Material for this exercise >>
# # # # #
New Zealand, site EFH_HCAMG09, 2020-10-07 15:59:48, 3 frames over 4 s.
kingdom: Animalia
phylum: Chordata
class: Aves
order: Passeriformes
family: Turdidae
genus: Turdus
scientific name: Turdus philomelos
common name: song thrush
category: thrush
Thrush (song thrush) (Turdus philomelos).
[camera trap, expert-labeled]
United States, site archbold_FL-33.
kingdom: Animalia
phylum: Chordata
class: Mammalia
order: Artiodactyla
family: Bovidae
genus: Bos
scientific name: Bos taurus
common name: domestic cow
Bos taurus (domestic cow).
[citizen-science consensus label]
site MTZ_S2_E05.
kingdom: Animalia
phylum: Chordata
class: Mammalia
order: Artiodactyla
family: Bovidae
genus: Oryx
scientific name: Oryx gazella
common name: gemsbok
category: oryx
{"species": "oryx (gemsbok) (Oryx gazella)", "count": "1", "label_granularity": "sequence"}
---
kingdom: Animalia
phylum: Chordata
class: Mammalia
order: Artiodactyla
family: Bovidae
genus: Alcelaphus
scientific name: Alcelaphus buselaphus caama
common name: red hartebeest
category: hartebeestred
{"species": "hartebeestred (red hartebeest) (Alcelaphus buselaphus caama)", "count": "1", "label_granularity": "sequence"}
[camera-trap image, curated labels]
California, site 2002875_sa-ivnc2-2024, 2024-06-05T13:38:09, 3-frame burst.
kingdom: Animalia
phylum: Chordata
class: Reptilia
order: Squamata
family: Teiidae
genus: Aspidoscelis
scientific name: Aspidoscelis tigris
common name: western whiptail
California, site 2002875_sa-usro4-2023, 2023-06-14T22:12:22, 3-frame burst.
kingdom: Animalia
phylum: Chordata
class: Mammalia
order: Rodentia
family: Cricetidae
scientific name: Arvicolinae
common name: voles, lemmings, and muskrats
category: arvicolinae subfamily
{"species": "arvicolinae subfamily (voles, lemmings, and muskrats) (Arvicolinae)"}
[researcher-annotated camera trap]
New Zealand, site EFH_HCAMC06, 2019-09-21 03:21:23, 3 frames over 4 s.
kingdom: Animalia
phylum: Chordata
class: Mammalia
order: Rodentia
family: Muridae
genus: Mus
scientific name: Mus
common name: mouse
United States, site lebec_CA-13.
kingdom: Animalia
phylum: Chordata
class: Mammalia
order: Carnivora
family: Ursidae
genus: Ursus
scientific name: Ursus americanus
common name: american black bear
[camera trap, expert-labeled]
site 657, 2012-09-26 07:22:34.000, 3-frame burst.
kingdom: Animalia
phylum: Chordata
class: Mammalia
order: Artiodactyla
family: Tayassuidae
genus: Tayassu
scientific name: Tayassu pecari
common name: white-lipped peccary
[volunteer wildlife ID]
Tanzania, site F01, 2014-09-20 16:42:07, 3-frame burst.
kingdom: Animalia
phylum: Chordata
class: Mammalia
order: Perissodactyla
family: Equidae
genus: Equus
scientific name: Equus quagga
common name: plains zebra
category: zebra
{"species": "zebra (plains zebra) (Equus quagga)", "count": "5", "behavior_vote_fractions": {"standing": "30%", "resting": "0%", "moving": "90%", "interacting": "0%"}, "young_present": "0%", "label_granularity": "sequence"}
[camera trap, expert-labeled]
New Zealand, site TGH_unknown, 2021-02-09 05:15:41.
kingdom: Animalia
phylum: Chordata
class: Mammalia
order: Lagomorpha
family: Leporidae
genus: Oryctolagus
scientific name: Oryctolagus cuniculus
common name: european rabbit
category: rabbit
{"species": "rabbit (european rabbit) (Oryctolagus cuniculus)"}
# # # # #
The task >> Every line of the listing that holds the word "gazella" should be counted. Please give that number only.

Answer to the problem >> 2